Weak factorizations of continuous set-valued mappings (Q1971364)

The main result. Let \(X\) be a topological space, \(Y\) a completely metrizable space and \(\mathcal{F}(Y)\) denote the collection of all nonempty closed subsets of \(Y\). Let \(\Phi : X \rightarrow \mathcal{F}(Y)\) be a proximal continuous multimap, i.e. it is both upper semicontinuous with respect to a metric of \(Y\) and lower semicontinuous.
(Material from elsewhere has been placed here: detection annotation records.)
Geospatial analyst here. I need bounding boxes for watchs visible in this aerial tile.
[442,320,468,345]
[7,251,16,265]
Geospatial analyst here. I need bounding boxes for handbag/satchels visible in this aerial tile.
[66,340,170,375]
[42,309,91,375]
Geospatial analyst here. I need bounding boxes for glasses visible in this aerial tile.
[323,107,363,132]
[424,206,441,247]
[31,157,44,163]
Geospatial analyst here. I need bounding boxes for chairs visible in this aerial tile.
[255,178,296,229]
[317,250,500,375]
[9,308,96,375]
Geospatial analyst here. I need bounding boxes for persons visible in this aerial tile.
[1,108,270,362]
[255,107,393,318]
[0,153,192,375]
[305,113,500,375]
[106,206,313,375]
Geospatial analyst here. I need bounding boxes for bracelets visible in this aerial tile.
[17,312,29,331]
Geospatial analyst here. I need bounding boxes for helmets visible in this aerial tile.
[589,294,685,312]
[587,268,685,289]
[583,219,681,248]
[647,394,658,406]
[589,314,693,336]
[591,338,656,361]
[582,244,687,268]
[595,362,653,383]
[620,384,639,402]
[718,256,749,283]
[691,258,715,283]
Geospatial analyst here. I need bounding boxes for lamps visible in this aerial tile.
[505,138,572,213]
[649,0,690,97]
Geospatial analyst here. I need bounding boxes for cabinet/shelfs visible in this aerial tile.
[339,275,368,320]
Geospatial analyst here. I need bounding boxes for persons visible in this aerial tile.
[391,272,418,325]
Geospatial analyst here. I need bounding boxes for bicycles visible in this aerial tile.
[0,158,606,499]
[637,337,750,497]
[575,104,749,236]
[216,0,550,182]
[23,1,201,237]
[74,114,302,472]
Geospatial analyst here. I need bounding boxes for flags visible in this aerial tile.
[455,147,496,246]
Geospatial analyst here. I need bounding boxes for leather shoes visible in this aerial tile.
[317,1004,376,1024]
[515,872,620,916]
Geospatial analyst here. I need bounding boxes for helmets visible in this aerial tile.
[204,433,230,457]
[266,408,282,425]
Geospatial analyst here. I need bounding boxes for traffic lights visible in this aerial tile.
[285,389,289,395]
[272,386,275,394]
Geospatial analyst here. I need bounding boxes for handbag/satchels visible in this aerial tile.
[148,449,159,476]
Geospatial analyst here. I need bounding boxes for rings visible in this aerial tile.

Further, let \(A \subset X\) and \(g: A \rightarrow Y\) be a selection for \(\Phi_{|A}\) such that for every locally finite cozero-set cover \(\mathcal{V}\) of \(Y\) there exists a locally finite cozero-set cover \(\mathcal{U}\) of \(X\) such that \(g(\mathcal{U} \cap A)\) refines \(\mathcal{V}\). Then the multimap \(\Phi_g\) defined as \(\Phi_g(x) = \{g(x)\}\) if \(x \in A\) and \(\Phi_g(x) = \Phi(x)\) otherwise, admits an l.s.c. weak factorization, i.e. there exist a metrizable space \(Z\) with weight \(w(Z) \leq w(Y)\), a continuous map \(h: X \rightarrow Z\) and an l.s.c. multimap \(\phi: Z \rightarrow \mathcal{F}(Y)\) such that \(\phi \circ h\) is a selection of \(\Phi\). This result is applied to obtain generalizations of some known selection and extension results and to selection theorems for spaces of closed subsets.